• **Exercise prompt**
Your reply should reproduce the data below without a single alteration, apart from dropping the images.

Items listed in a dataset:
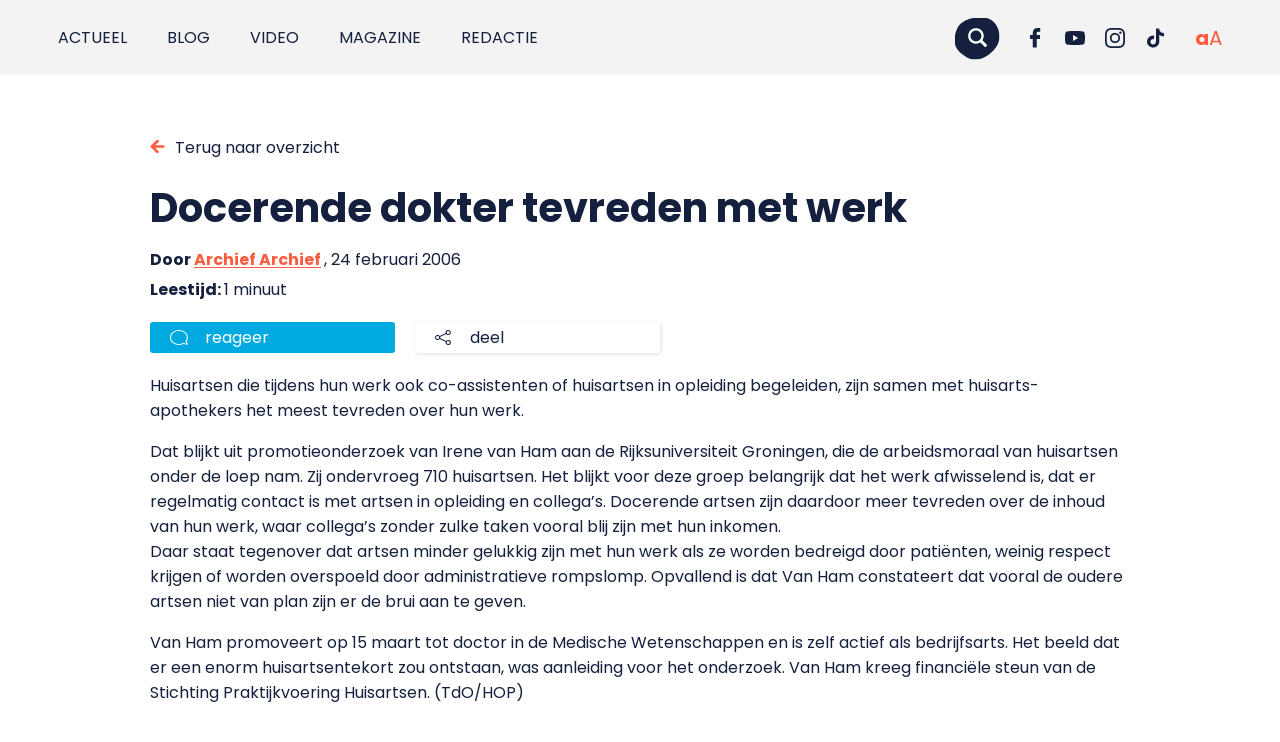

--- FILE ---
content_type: text/css; charset=UTF-8
request_url: https://punt.avans.nl/app/plugins/twz-cookie-monster/public/css/cookie-monster-public.35c0f63ce5a783da4402.css?ver=2.0.8
body_size: 1067
content:
.twz-cm-popup{visibility:hidden;position:fixed;overflow:auto;background-color:var(--popup-backgroundcolor, #fefefe);z-index:10000;box-shadow:var(--popup-boxshadow, 0 0 10px 0px rgba(0, 0, 0, 0.2));border-radius:var(--popup-borderradius, 0.25em);padding:var(--popup-padding, 2rem);color:var(--popup-textcolor, inherit);font-size:var(--popup-textsize, 1.4rem);font-family:inherit;line-height:1.4;width:min(var(--popup-width, 90%),var(--popup-maxwidth, 60rem));container-name:cookiepopup;container-type:inline-size;outline:none}.twz-cm-popup__text{padding-bottom:1.25em;border-bottom:1px solid var(--popup-bordercolor, #ccc)}.twz-cm-popup__text :where(h2,h3,h4,h5){color:var(--popup-textcolor);margin:0 0 .2em}.twz-cm-popup__buttons{flex:1;display:grid;grid-template-columns:1fr 1fr;gap:1.5rem;margin-top:1em}@container cookiepopup (max-width: 450px){.twz-cm-popup__buttons{grid-template-columns:1fr;gap:.75rem}}.twz-cm-popup__buttons button{cursor:pointer;border:none;display:flex;text-align:center;padding:.75em;justify-content:center;border-radius:.25em;font-weight:600;text-decoration:none}.twz-cm-popup__buttons button[data-submit=all]{background-color:var(--popup-btn-allow-all-bg, #0000f9);color:var(--popup-btn-allow-all-textcolor, #fff)}.twz-cm-popup__buttons button[data-submit=all]:focus-visible{outline-color:var(--popup-btn-allow-all-bg, #0000f9)}.twz-cm-popup__buttons button[data-submit=selected]{background-color:var(--popup-btn-allow-selected-bg, #e7e7e7);color:var(--popup-btn-allow-selected-textcolor, #191919)}.twz-cm-popup__buttons button[data-submit=selected]:focus-visible{outline-color:var(--popup-btn-allow-selected-bg, #e7e7e7)}.twz-cm-popup__buttons button[data-submit=refuse]{padding:0;background-color:var(--popup-btn-refuse-bg, transparent);color:var(--popup-btn-refuse-textcolor, var(--popup-textcolor, inherit));text-align:left;justify-content:start;text-decoration:underline}.twz-cm-popup__buttons button[data-submit=refuse]:hover{background-color:rgba(0,0,0,0)}.twz-cm-popup__privacy-policy{text-decoration:underline;color:var(--popup-textcolor, inherit);background-color:rgba(0,0,0,0);font-size:var(--popup-textsize, 1.4rem);font-weight:400;grid-column:1/-1}.twz-cm-popup__cookies-cookie{display:flex;flex-direction:row;column-gap:3rem;width:100%;padding-block:1.25em;align-items:center}.twz-cm-popup__cookies-cookie:not(:last-child){border-bottom:1px solid var(--popup-bordercolor, #ccc)}.twz-cm-popup__cookies-cookie__info{flex-basis:100%}.twz-cm-popup__cookies-cookie__title{font-size:var(--popup-consent-title-size, 1.6rem);font-weight:600;color:var(--popup-textcolor, inherit);display:flex;align-items:baseline;justify-content:space-between;gap:2rem}.twz-cm-popup__cookies-cookie__title .more-info{all:unset;font-weight:400;font-size:var(--popup-textsize, 1.4rem);text-decoration:underline;opacity:.75;cursor:pointer}.twz-cm-popup__cookies-cookie__title .more-info:focus-visible{outline:2px solid var(--popup-more-info-hovercolor, #0000f9);outline-offset:2px}.twz-cm-popup__cookies-cookie__title .more-info:hover{color:var(--popup-more-info-hovercolor, #0000f9)}.twz-cm-popup__cookies-cookie__content{max-height:0;overflow:clip;transition:.3s ease}.twz-cm-popup__cookies-cookie__check{position:relative;display:inline-block;flex:0 0 4.5rem;height:2.4rem;align-self:flex-start;border-radius:5rem}.twz-cm-popup__cookies-cookie__check input{opacity:0;width:0;height:0}.twz-cm-popup__cookies-cookie__check-slider{position:absolute;cursor:pointer;top:0;left:0;right:0;bottom:0;background-color:var(--popup-slider-bg, #ccc);transition:.3s;border-radius:34px}.twz-cm-popup__cookies-cookie__check-slider:before{position:absolute;content:"";height:2rem;width:2rem;left:2px;bottom:2px;background-color:var(--popup-slider-thumb-bg, #fff);transition:.3s;border-radius:50%}input:checked+.twz-cm-popup__cookies-cookie__check-slider{background-color:var(--popup-slider-bg, #2196F3)}input:checked+.twz-cm-popup__cookies-cookie__check-slider:before{transform:translateX(21px)}input:disabled+.twz-cm-popup__cookies-cookie__check-slider{background-color:var(--popup-slider-disabled-bg, #e3e3e3);cursor:not-allowed;opacity:var(--popup-slider-disabled-opacity, 1)}input:focus-visible+.twz-cm-popup__cookies-cookie__check-slider{outline:2px solid var(--popup-slider-bg, #2196F3);outline-offset:2px}input:focus-visible+.twz-cm-popup__cookies-cookie__check-slider:before{border:2px solid color-mix(in srgb, var(--popup-slider-bg, #2196F3) 50%, white)}.twz-cm-popup__cookies-cookie:has([aria-expanded=true]) .twz-cm-popup__cookies-cookie__content{max-height:100rem}.twz-cm-popup__overlay{position:fixed;inset:0;background-color:var(--popup-backgroundcolor-overlay, rgba(0, 0, 0, 0.4));z-index:999;transition:.25s ease;animation:twz-cm-fadein .2s ease forwards;pointer-events:none;opacity:0}.twz-cm-popup__overlay::before{content:"";width:var(--popup-loader-size, 4rem);aspect-ratio:1;border-radius:50%;position:absolute;top:50%;left:50%;translate:-50% -50%;border:var(--popup-loader-border-width, 5px) solid var(--popup-loader-border-color, #FFF);animation:rotate .6s linear infinite;clip-path:polygon(50% 50%, 0 0, 100% 0, 100% 0, 100% 0, 100% 0)}@keyframes rotate{100%{transform:rotate(360deg)}}@keyframes twz-cm-fadein{0%{opacity:0}100%{opacity:1}}.twz-cm-popup__overlay--is-closing{animation:twz-cm-fadein .2s ease reverse forwards}.twz-cm-popup :is(button,input):focus-visible{outline-offset:2px}:where(body.twz-cm-popup--style-bottom) .twz-cm-popup{bottom:3rem;left:3rem;animation:.2s scaleInBottom forwards cubic-bezier(0.165, 0.84, 0.44, 1)}@keyframes scaleInBottom{0%{opacity:0;transform:scale(0.9) translateY(10%)}70%{opacity:1;transform:scale(1.1) translateY(0)}100%{transform:scale(1) translateY(0)}}:where(body.twz-cm-popup--style-center) .twz-cm-popup{top:50%;left:50%;height:auto;max-height:80vh;animation:.2s scaleInCenter forwards cubic-bezier(0.165, 0.84, 0.44, 1)}@keyframes scaleInCenter{0%{opacity:0;transform:scale(0.9) translate(-50%, -50%)}70%{opacity:1;transform:translate(-50%, -50%) scale(1.1)}100%{transform:translate(-50%, -50%) scale(1)}}:where(body.twz-cm-popup--style-rightbottom) .twz-cm-popup{bottom:2.5%;right:2.5%;animation:.2s scaleInRightBottom forwards cubic-bezier(0.165, 0.84, 0.44, 1)}@keyframes scaleInRightBottom{0%{opacity:0;transform:scale(0.9)}70%{opacity:1;transform:scale(1.1)}100%{opacity:1;transform:scale(1)}}body.twz-cm-popup--active .twz-cm-popup{visibility:visible}body.twz-cm-popup--active.twz-cm-popup--blocking{overflow:hidden}body.twz-cm-popup--active.twz-cm-popup--blocking:before{content:"";background:var(--popup-backgroundcolor-overlay, rgba(0, 0, 0, 0.4));position:fixed;inset:0;z-index:999;transition:.4s ease-out}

• **Answer to this problem**
--- FILE ---
content_type: text/css; charset=UTF-8
request_url: https://punt.avans.nl/app/plugins/twz-cookie-monster/public/css/cookie-monster-public.35c0f63ce5a783da4402.css?ver=2.0.8
body_size: 1067
content:
.twz-cm-popup{visibility:hidden;position:fixed;overflow:auto;background-color:var(--popup-backgroundcolor, #fefefe);z-index:10000;box-shadow:var(--popup-boxshadow, 0 0 10px 0px rgba(0, 0, 0, 0.2));border-radius:var(--popup-borderradius, 0.25em);padding:var(--popup-padding, 2rem);color:var(--popup-textcolor, inherit);font-size:var(--popup-textsize, 1.4rem);font-family:inherit;line-height:1.4;width:min(var(--popup-width, 90%),var(--popup-maxwidth, 60rem));container-name:cookiepopup;container-type:inline-size;outline:none}.twz-cm-popup__text{padding-bottom:1.25em;border-bottom:1px solid var(--popup-bordercolor, #ccc)}.twz-cm-popup__text :where(h2,h3,h4,h5){color:var(--popup-textcolor);margin:0 0 .2em}.twz-cm-popup__buttons{flex:1;display:grid;grid-template-columns:1fr 1fr;gap:1.5rem;margin-top:1em}@container cookiepopup (max-width: 450px){.twz-cm-popup__buttons{grid-template-columns:1fr;gap:.75rem}}.twz-cm-popup__buttons button{cursor:pointer;border:none;display:flex;text-align:center;padding:.75em;justify-content:center;border-radius:.25em;font-weight:600;text-decoration:none}.twz-cm-popup__buttons button[data-submit=all]{background-color:var(--popup-btn-allow-all-bg, #0000f9);color:var(--popup-btn-allow-all-textcolor, #fff)}.twz-cm-popup__buttons button[data-submit=all]:focus-visible{outline-color:var(--popup-btn-allow-all-bg, #0000f9)}.twz-cm-popup__buttons button[data-submit=selected]{background-color:var(--popup-btn-allow-selected-bg, #e7e7e7);color:var(--popup-btn-allow-selected-textcolor, #191919)}.twz-cm-popup__buttons button[data-submit=selected]:focus-visible{outline-color:var(--popup-btn-allow-selected-bg, #e7e7e7)}.twz-cm-popup__buttons button[data-submit=refuse]{padding:0;background-color:var(--popup-btn-refuse-bg, transparent);color:var(--popup-btn-refuse-textcolor, var(--popup-textcolor, inherit));text-align:left;justify-content:start;text-decoration:underline}.twz-cm-popup__buttons button[data-submit=refuse]:hover{background-color:rgba(0,0,0,0)}.twz-cm-popup__privacy-policy{text-decoration:underline;color:var(--popup-textcolor, inherit);background-color:rgba(0,0,0,0);font-size:var(--popup-textsize, 1.4rem);font-weight:400;grid-column:1/-1}.twz-cm-popup__cookies-cookie{display:flex;flex-direction:row;column-gap:3rem;width:100%;padding-block:1.25em;align-items:center}.twz-cm-popup__cookies-cookie:not(:last-child){border-bottom:1px solid var(--popup-bordercolor, #ccc)}.twz-cm-popup__cookies-cookie__info{flex-basis:100%}.twz-cm-popup__cookies-cookie__title{font-size:var(--popup-consent-title-size, 1.6rem);font-weight:600;color:var(--popup-textcolor, inherit);display:flex;align-items:baseline;justify-content:space-between;gap:2rem}.twz-cm-popup__cookies-cookie__title .more-info{all:unset;font-weight:400;font-size:var(--popup-textsize, 1.4rem);text-decoration:underline;opacity:.75;cursor:pointer}.twz-cm-popup__cookies-cookie__title .more-info:focus-visible{outline:2px solid var(--popup-more-info-hovercolor, #0000f9);outline-offset:2px}.twz-cm-popup__cookies-cookie__title .more-info:hover{color:var(--popup-more-info-hovercolor, #0000f9)}.twz-cm-popup__cookies-cookie__content{max-height:0;overflow:clip;transition:.3s ease}.twz-cm-popup__cookies-cookie__check{position:relative;display:inline-block;flex:0 0 4.5rem;height:2.4rem;align-self:flex-start;border-radius:5rem}.twz-cm-popup__cookies-cookie__check input{opacity:0;width:0;height:0}.twz-cm-popup__cookies-cookie__check-slider{position:absolute;cursor:pointer;top:0;left:0;right:0;bottom:0;background-color:var(--popup-slider-bg, #ccc);transition:.3s;border-radius:34px}.twz-cm-popup__cookies-cookie__check-slider:before{position:absolute;content:"";height:2rem;width:2rem;left:2px;bottom:2px;background-color:var(--popup-slider-thumb-bg, #fff);transition:.3s;border-radius:50%}input:checked+.twz-cm-popup__cookies-cookie__check-slider{background-color:var(--popup-slider-bg, #2196F3)}input:checked+.twz-cm-popup__cookies-cookie__check-slider:before{transform:translateX(21px)}input:disabled+.twz-cm-popup__cookies-cookie__check-slider{background-color:var(--popup-slider-disabled-bg, #e3e3e3);cursor:not-allowed;opacity:var(--popup-slider-disabled-opacity, 1)}input:focus-visible+.twz-cm-popup__cookies-cookie__check-slider{outline:2px solid var(--popup-slider-bg, #2196F3);outline-offset:2px}input:focus-visible+.twz-cm-popup__cookies-cookie__check-slider:before{border:2px solid color-mix(in srgb, var(--popup-slider-bg, #2196F3) 50%, white)}.twz-cm-popup__cookies-cookie:has([aria-expanded=true]) .twz-cm-popup__cookies-cookie__content{max-height:100rem}.twz-cm-popup__overlay{position:fixed;inset:0;background-color:var(--popup-backgroundcolor-overlay, rgba(0, 0, 0, 0.4));z-index:999;transition:.25s ease;animation:twz-cm-fadein .2s ease forwards;pointer-events:none;opacity:0}.twz-cm-popup__overlay::before{content:"";width:var(--popup-loader-size, 4rem);aspect-ratio:1;border-radius:50%;position:absolute;top:50%;left:50%;translate:-50% -50%;border:var(--popup-loader-border-width, 5px) solid var(--popup-loader-border-color, #FFF);animation:rotate .6s linear infinite;clip-path:polygon(50% 50%, 0 0, 100% 0, 100% 0, 100% 0, 100% 0)}@keyframes rotate{100%{transform:rotate(360deg)}}@keyframes twz-cm-fadein{0%{opacity:0}100%{opacity:1}}.twz-cm-popup__overlay--is-closing{animation:twz-cm-fadein .2s ease reverse forwards}.twz-cm-popup :is(button,input):focus-visible{outline-offset:2px}:where(body.twz-cm-popup--style-bottom) .twz-cm-popup{bottom:3rem;left:3rem;animation:.2s scaleInBottom forwards cubic-bezier(0.165, 0.84, 0.44, 1)}@keyframes scaleInBottom{0%{opacity:0;transform:scale(0.9) translateY(10%)}70%{opacity:1;transform:scale(1.1) translateY(0)}100%{transform:scale(1) translateY(0)}}:where(body.twz-cm-popup--style-center) .twz-cm-popup{top:50%;left:50%;height:auto;max-height:80vh;animation:.2s scaleInCenter forwards cubic-bezier(0.165, 0.84, 0.44, 1)}@keyframes scaleInCenter{0%{opacity:0;transform:scale(0.9) translate(-50%, -50%)}70%{opacity:1;transform:translate(-50%, -50%) scale(1.1)}100%{transform:translate(-50%, -50%) scale(1)}}:where(body.twz-cm-popup--style-rightbottom) .twz-cm-popup{bottom:2.5%;right:2.5%;animation:.2s scaleInRightBottom forwards cubic-bezier(0.165, 0.84, 0.44, 1)}@keyframes scaleInRightBottom{0%{opacity:0;transform:scale(0.9)}70%{opacity:1;transform:scale(1.1)}100%{opacity:1;transform:scale(1)}}body.twz-cm-popup--active .twz-cm-popup{visibility:visible}body.twz-cm-popup--active.twz-cm-popup--blocking{overflow:hidden}body.twz-cm-popup--active.twz-cm-popup--blocking:before{content:"";background:var(--popup-backgroundcolor-overlay, rgba(0, 0, 0, 0.4));position:fixed;inset:0;z-index:999;transition:.4s ease-out}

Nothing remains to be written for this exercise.